┌──

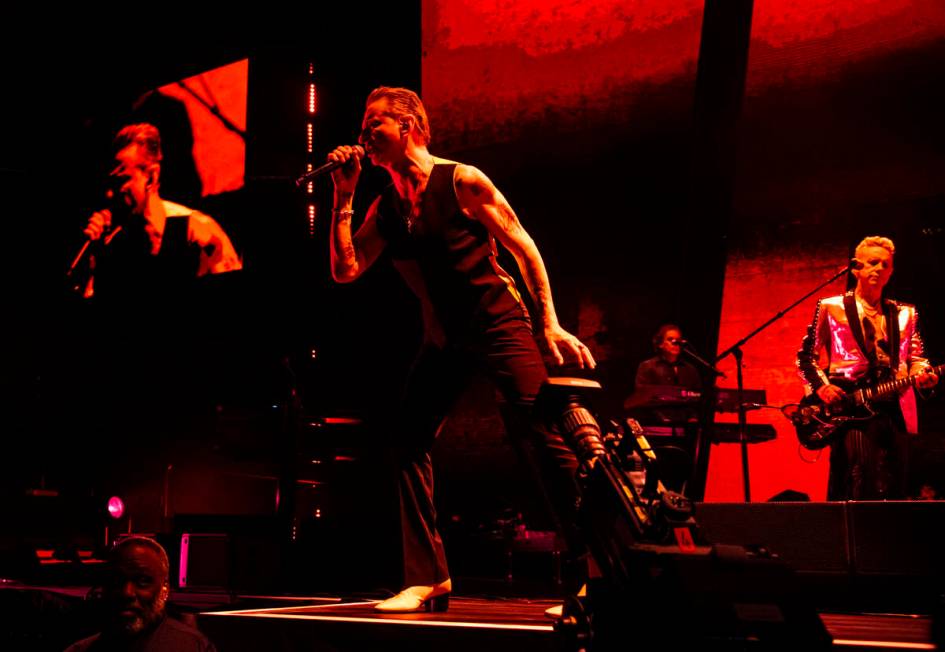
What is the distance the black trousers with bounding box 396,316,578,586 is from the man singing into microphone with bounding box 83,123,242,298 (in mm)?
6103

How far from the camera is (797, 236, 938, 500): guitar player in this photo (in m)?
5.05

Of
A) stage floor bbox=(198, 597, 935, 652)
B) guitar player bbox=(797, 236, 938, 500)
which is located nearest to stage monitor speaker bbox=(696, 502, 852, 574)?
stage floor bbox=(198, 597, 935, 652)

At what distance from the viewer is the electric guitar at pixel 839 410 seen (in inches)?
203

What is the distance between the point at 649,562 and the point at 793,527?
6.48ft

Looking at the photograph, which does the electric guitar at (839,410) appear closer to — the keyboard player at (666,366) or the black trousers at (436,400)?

└──

= WHAT TO WORK ON =
Copy out all of the data above line for line, reproducing every character without alteration, and omit the pictures from your answer.

= TASK OUTPUT =
What is the distance the black trousers with bounding box 396,316,578,586 is from the man singing into microphone with bounding box 83,123,242,298 (in mm)?
6103

How far from the camera is (797, 236, 938, 500): guitar player in this photo (in m)?
5.05

Of
A) stage floor bbox=(198, 597, 935, 652)
B) guitar player bbox=(797, 236, 938, 500)
which is located nearest to stage monitor speaker bbox=(696, 502, 852, 574)?
stage floor bbox=(198, 597, 935, 652)

At what distance from the viewer is the electric guitar at pixel 839 410 seen (in inches)?
203

What is the distance between the point at 649,562 and the point at 793,527?
6.48ft

Looking at the photograph, which does the electric guitar at (839,410) appear closer to — the keyboard player at (666,366) or the black trousers at (436,400)?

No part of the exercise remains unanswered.